PPP Congress unanimously removes socialism & Marxism-Leninism from Party’s constitution

…Party not giving up on working-class ideology, but moving closer to reality of today – Jagdeo

The People’s Progressive Party (PPP) has formally removed Socialism and Marxism-Leninism from its constitution – a move which General Secretary Dr Bharrat Jagdeo says has brought the party closer to the reality of the modern day.
Over the weekend, the ruling PPP held its 32nd Congress – the party’s largest decision-making body – during which a number of Resolutions were adopted. Among the proposals made was the removal the Socialism & Marxism-Leninism ideology from the party’s constitution.

A section of the gathering at the PPP 32nd Congress held from May 3-5 at the Arthur Chung Conference Centre

Marxism-Leninism is a political philosophy founded on ideas of Marxism and Leninism, often used specifically to refer to the state ideologies of communist nations.
At press conference on Sunday to update the media on the outcome of the three-day congress, GS Jagdeo explained that the PPP had long moved away from the “alien concept” of Socialism and Marxism-Leninism and party members have unanimously supported the removal of these concepts from its founding and core principles.
“When the question was put to amend the resolution to remove Marxism-Leninism from our constitution and to remove Socialism from our constitution, that proposal or list of amendments to our constitution got unanimous support… not a single person was opposed to it and we had a full house there. It was a unanimous decision of our Congress,” he noted.
But according to the PPP General Secretary, this does not mean that the party has given up on its history or working-class ideology which is already part of its constitution.
The PPP constitution states: “The Party’s strategic objective is to create a fair and equitable society. This objective will find expression in the establishment of a national democratic state that will embrace political and ideological pluralism, political democracy, cultural diversity, racial equality, and mixed economy. Such a state, with a multi-ethnic and multi-class plural government, will fight to prevent foreign domination of any kind and to preserve the full democratic rights of the people.”
“The People’s Progressive Party is guided by the ideology of the working class. The Party will ensure that the primary objective of its policies and programmes is to improve the lives of working people, the poor, and the dispossessed.
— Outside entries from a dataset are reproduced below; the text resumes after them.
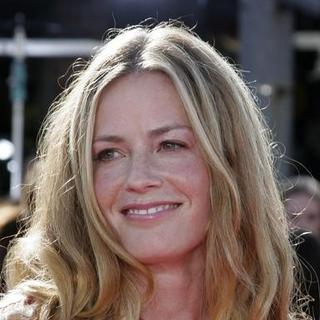 Elisabeth Shue in Dreamer Los Angeles Premiere - Arrivals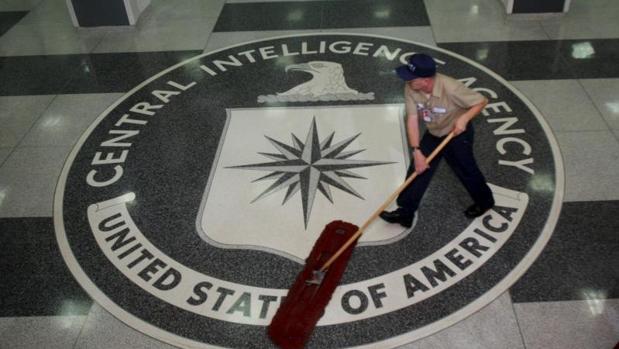 Un trabajador limpia el suelo con el escudo de la CIA en su sede central de Langley. - EPA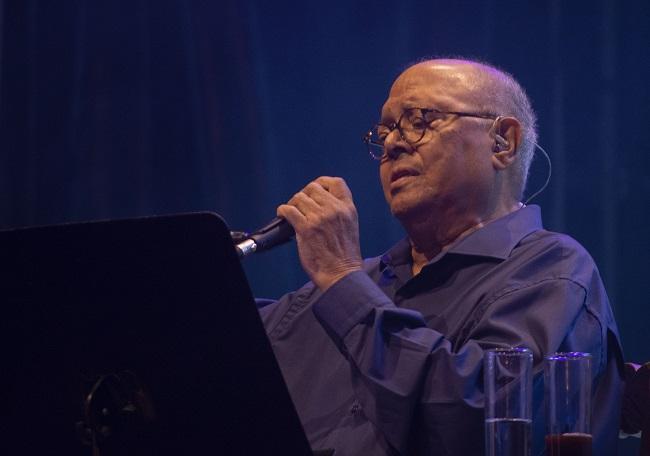 Pablo Milanés, durante su concierto en Motril.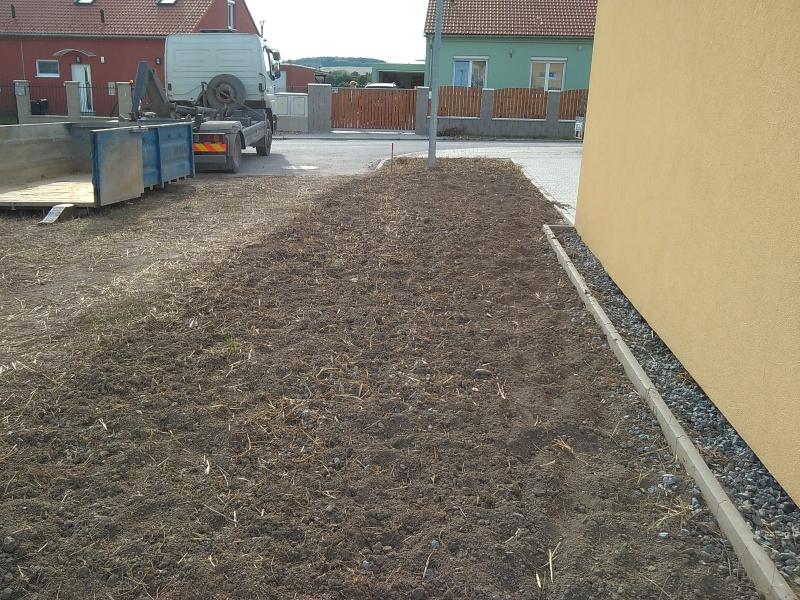 Zkypření zeminy rotavátorem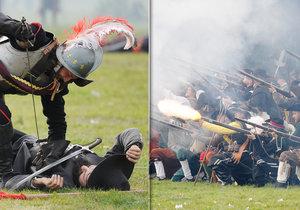 Rekonstrukce bitvy na Bílé hoře se zúčastnilo téměř 1000 dobrovolníků z různých koutů Evropy.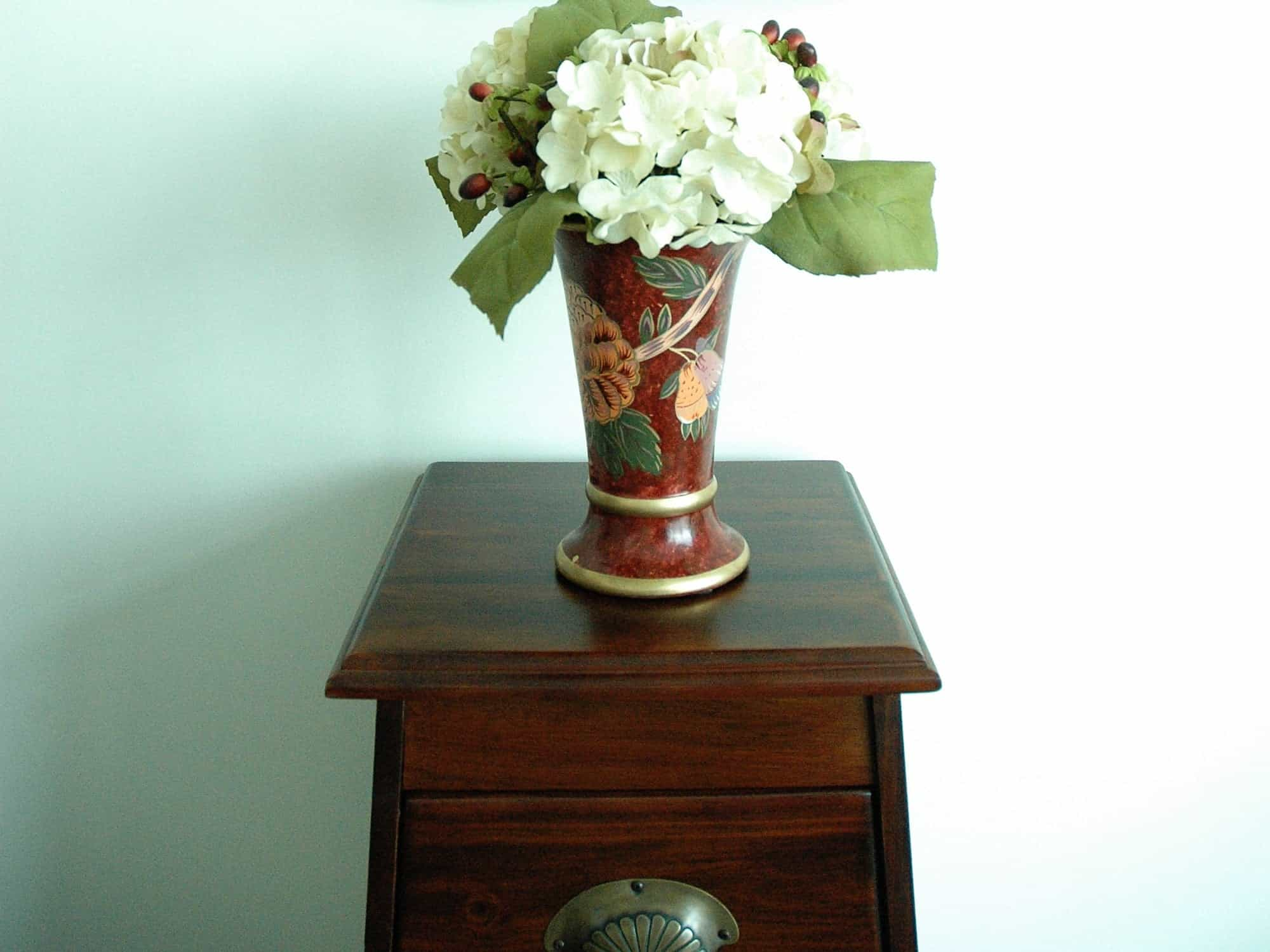Featured Image of Asian Style Flower Vase With White Hydrangeas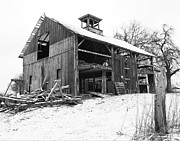 David Yunker Prints - Weary Lewis Center Barn Print by David Yunker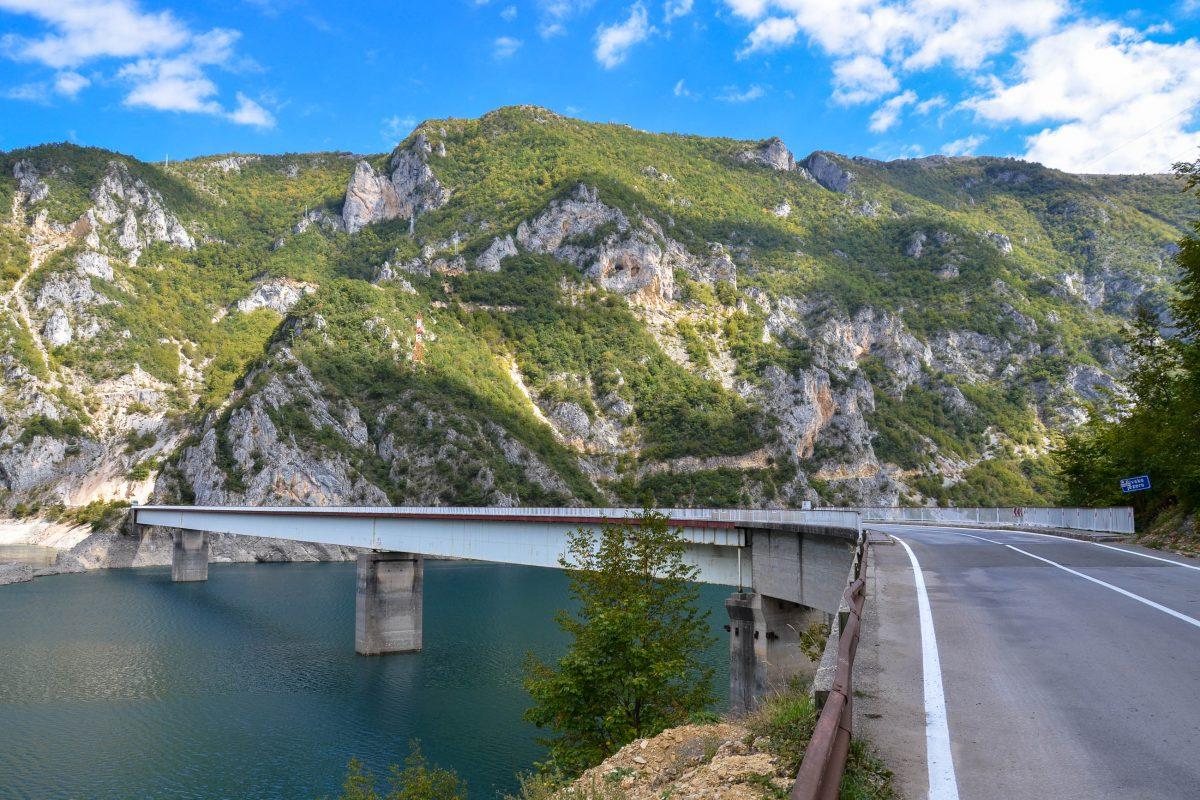 In der Nähe von Plužine wird der Piva-Stausee von der E762 auf einer markanten Brücke überquert, im Hintergund das Durmitorgebirge, Montenegro - © FRASHO / franks-travelbox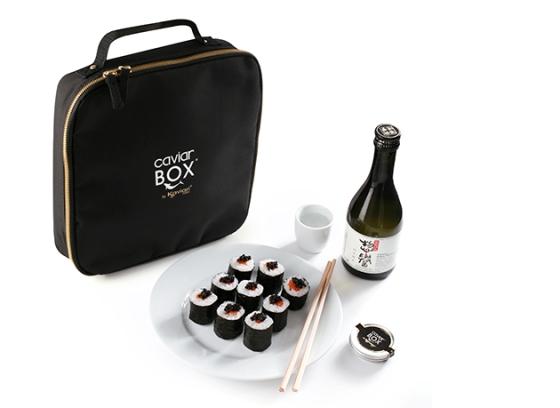 Caviar box kaviari caviars luxe foodbox esturgeon blanc japon asie sake contenu abonnement noel produits mer saumon baeri beluga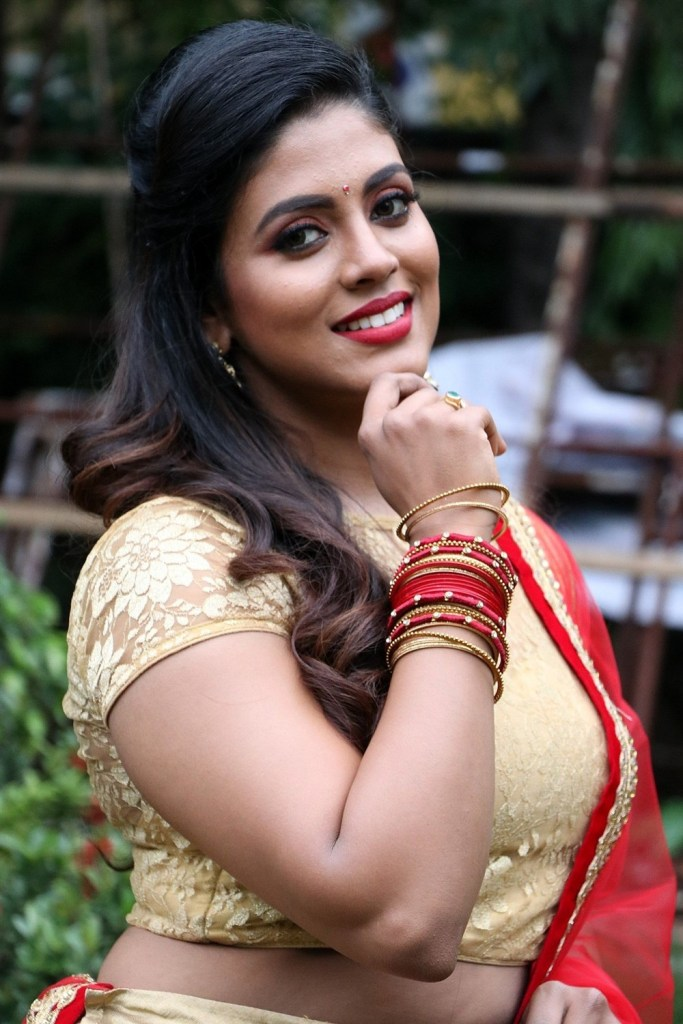 30+ Beautiful Photos of Iniya 29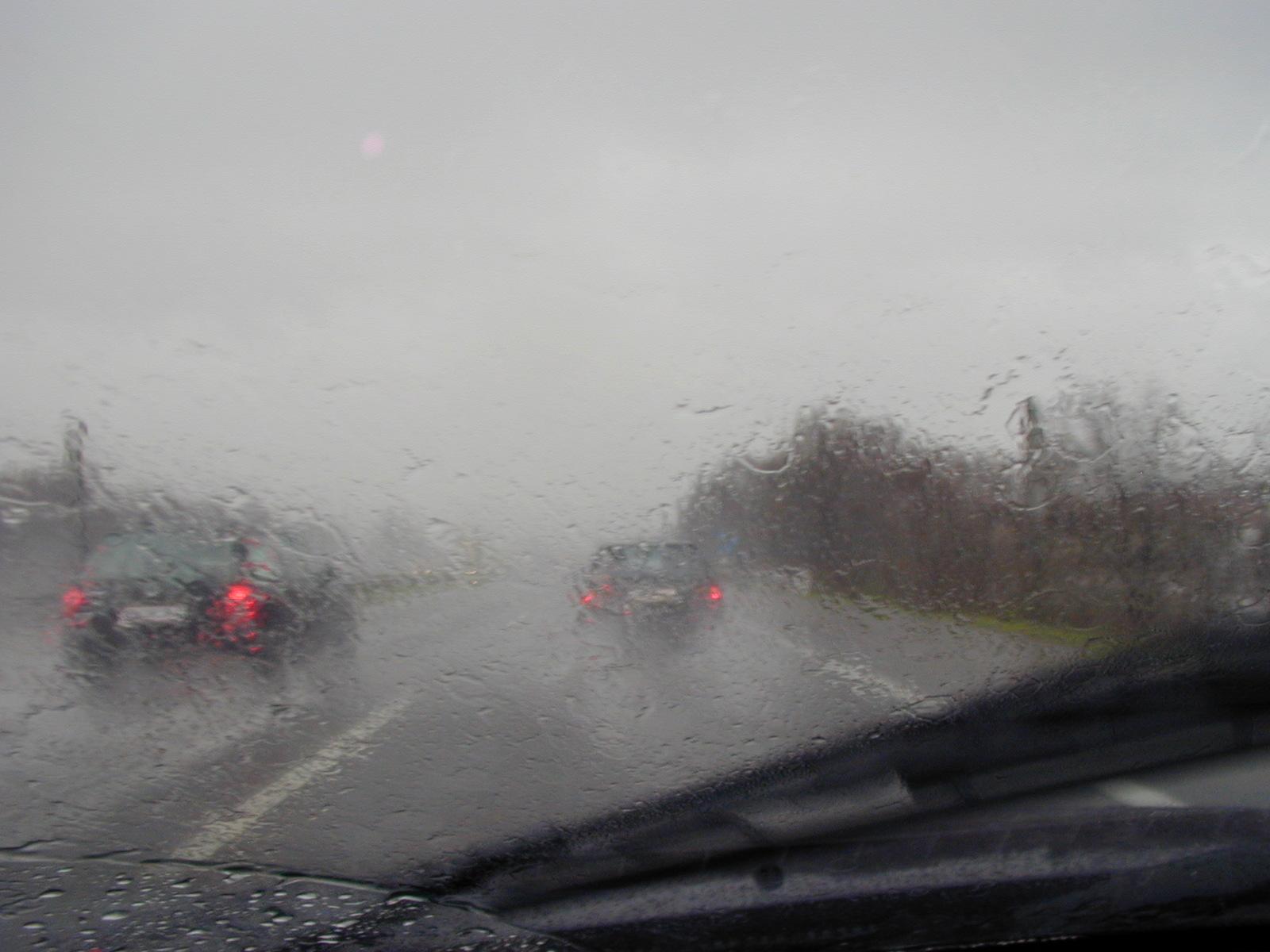 Sicht durch die Frontscheibe eines PKW bei Regen.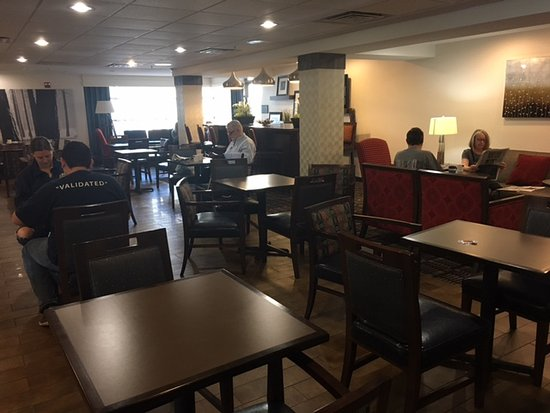 Hampton Inn & Suites Denver Tech Center: Restaurant Interior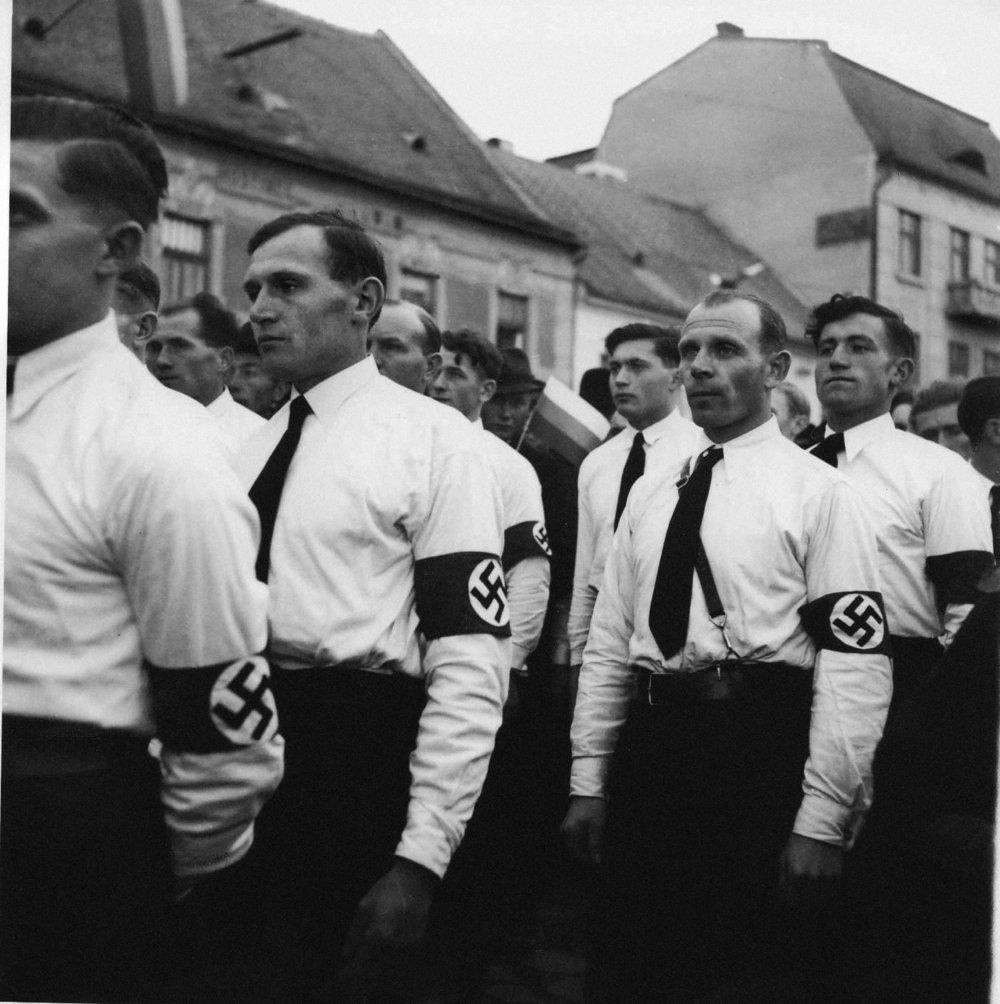 Účastníci nemeckej nemeckej národnosti zHandlovej aNemeckého Pravna. Záber zreportáže onávšteve Jozefa Tisa vPrievidzi. 1938 © SNA, Bratislava – fond STK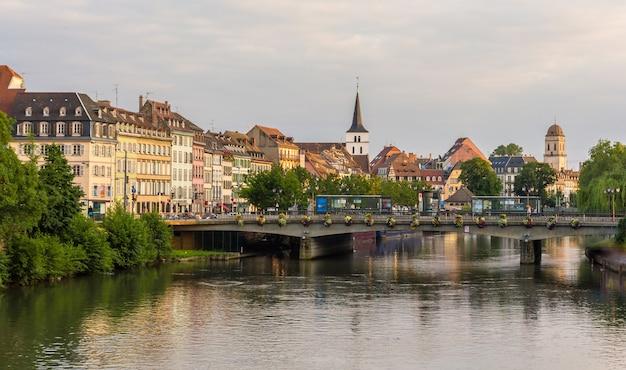 Widok miasta strasburg nad rzeką ill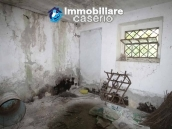 Stone cottage with well and hectares for sale in Abruzzo 4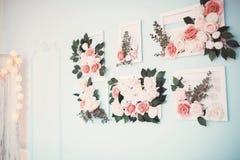 Rum dekoreras beautifully med färgrika blommor arkivbilder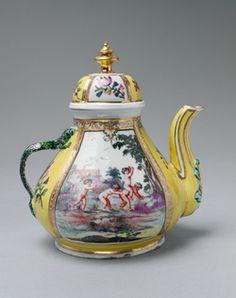 #Antique #Teapot Doccia, 1755  Cheerful
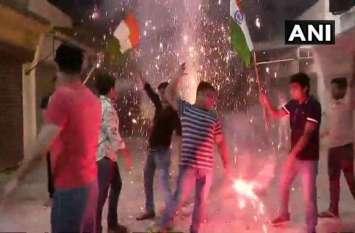 PICS: भारत की जीत पर जमकर हुई आतिशबाजी, पाकिस्तान में तोड़े गए टीवी
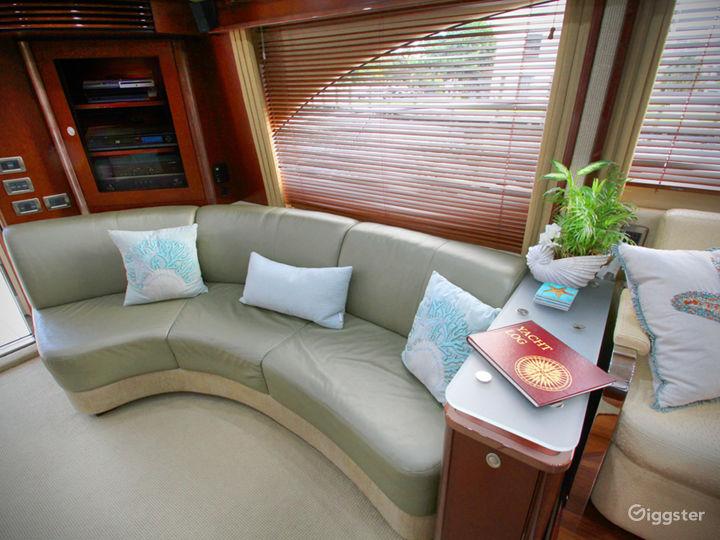 Premium 55FT FLYBRIDGE Party Yacht Space Events Photo 2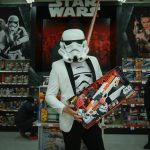 "WHAT'S ON: Toys""R""Us – Find The Force this Father's Day (2017)"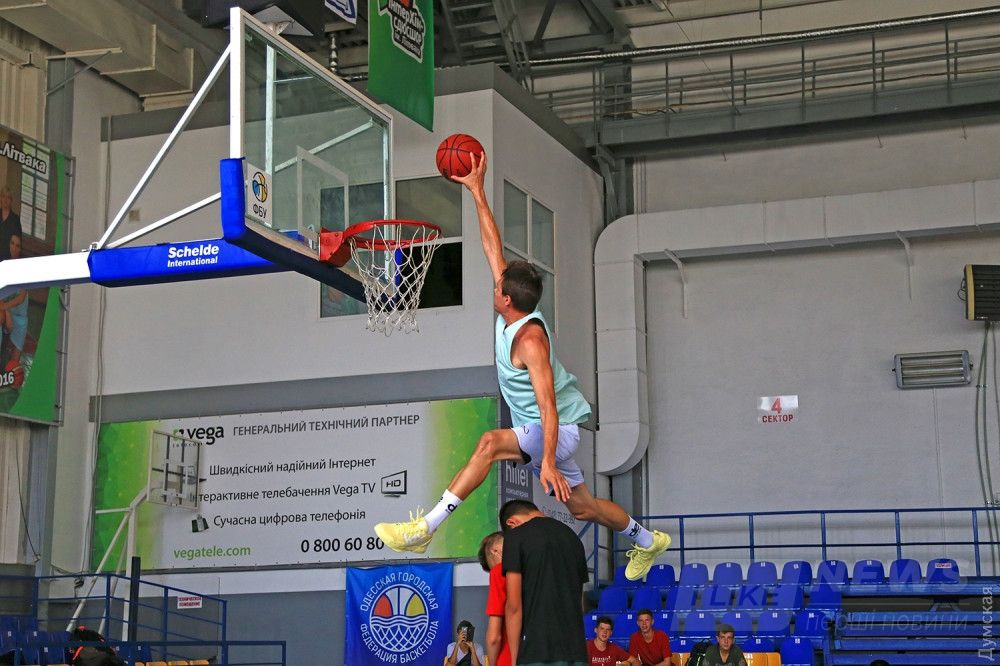 Мастер класс баскетбольного шоу-мэна Дмитрия Кривенко (Smoove)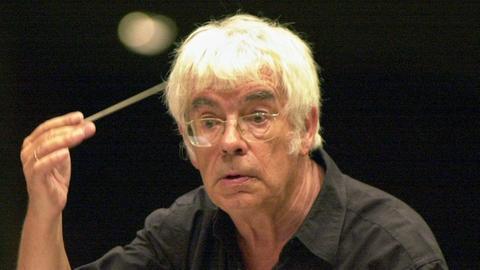 Helmuth Rilling dirigiert, Archivbild aus dem Jahr 2000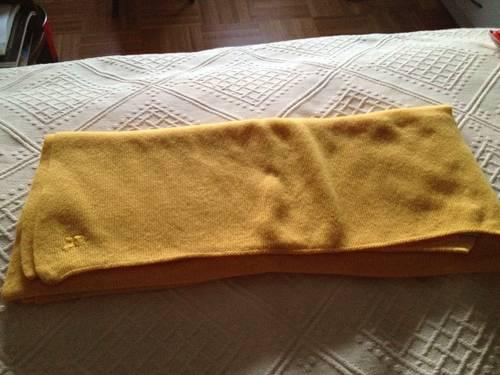Vends grande écharpe-étole Courrèges en laine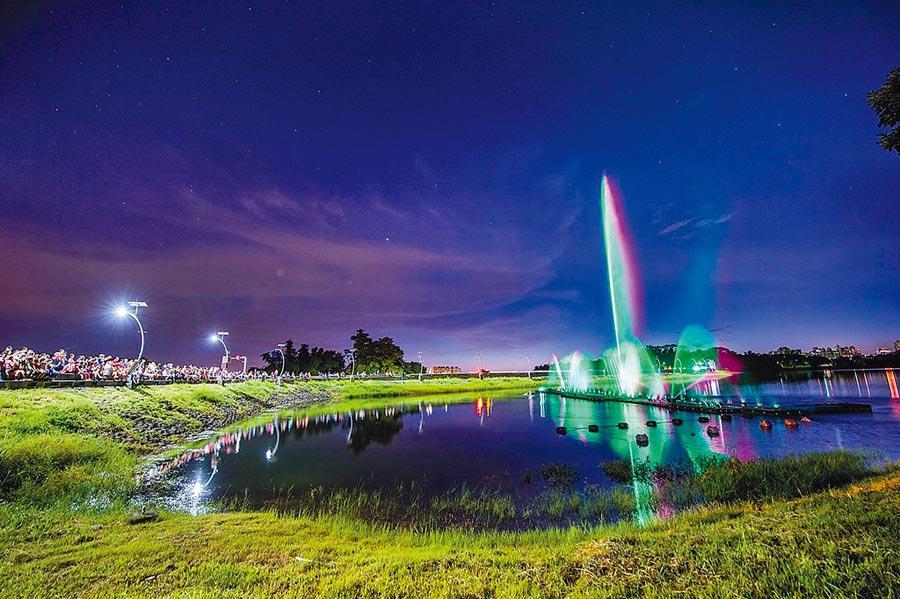 嘉義市蘭潭音樂噴泉,夜景迷人,連假觀賞人潮熱鬧。(嘉義市政府提供/廖素慧嘉義市傳真)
This shall be achieved through a pro-poor approach to economic growth and development. Further, the Party will be organized on the basis of Democratic Centralism which is in line with the democratic principle of majority rule.”
Jagdeo pointed out that already the PPP’s track record – both national and within the party – reflects these practices particularly those relating to inclusion and diversity.
“You can be anybody, you can be a person who believes in socialism – a third way, you can believe in capitalism but you have a place in the party. You can be from the business community, you can be a worker, a farmer, a fisherman, a bauxite worker, you can be an intellectual – you will find place and a home in the PPP,” he posited.
Moreover, another aspect of the recommendations made is the removal of teaching the principles of Marxism-Leninism to member and this was replaced with now teaching the party’s founding principles, political philosophies, core values, history, struggles and achievements.
According to the PPP General Secretary, this removal of these ideologies from the constitution has placed the party on par with current day reality not only within Guyana but also global practices.
“If you look at membership of party, the party’s ideology and its belief cannot be divorced from the reality of the country, the reality of the world and the reality of our own membership… The world has moved on from the cold war era and the era of ‘isms’… So, in that sense, we are bringing our constitution more in line with the prevailing ideology in the world, where you do have parties and countries that practice working-class ideologies or philosophies or are guided by those without having to mention an ism behind them. They are characterised by a set of policies that are pro-poor, pro-working class but at the same time don’t contradict the creation of wealth by the private sector. And that is really the reality of Guyana today,” Jagdeo stated.
Other resolutions
Meanwhile, during the two-day session, the PPP Congress also adopted a number of other resolutions including to formally cement the party’s presence in the hinterland regions. Historically, the party did not have a strong presence in areas such as Regions One (Barima-Wini); Seven (Cuyuni-Mazaruni); Eight (Potaro-Siparuni); Nine (Upper Takutu-Upper Essequibo) and 10 (Upper Demerara-Berbice) hence its constitution did not cater for establishment of party regions there.
However, this no longer the case since out of the 3000 Congress participants, more than 800 were delegates from hinterland regions. Consequently, the PPP updated of constitution to create party organisational structures in these five regions. This will see the establishment of a regional committee that will be comprised of district committees within each region.
Jagdeo said these committees will do party work, be given more tools to carry out their mandates and hold leaders more accountable while also building on local management in these regions rather than having centralised management of their work.
Another major change coming out of last weekend’s Congress is the creation of a group, whose members will be selected by the party’s Central Committee, to review the PPP Constitution, which was adopted in 1979 and amended some 20 years.
The group will examine areas to update and present these at the county conference in a year’s time for adoption. This new party programme would outline a series of tasks for the party to undertake over the next decade.
According to the General Secretary, “That will be a major update of our party’s programme… Now, when you examined the current programme, a lot of the tasks we set ourselves have been completed and overachieved hence the need for a new programme that reflects current-day realities.” (G8)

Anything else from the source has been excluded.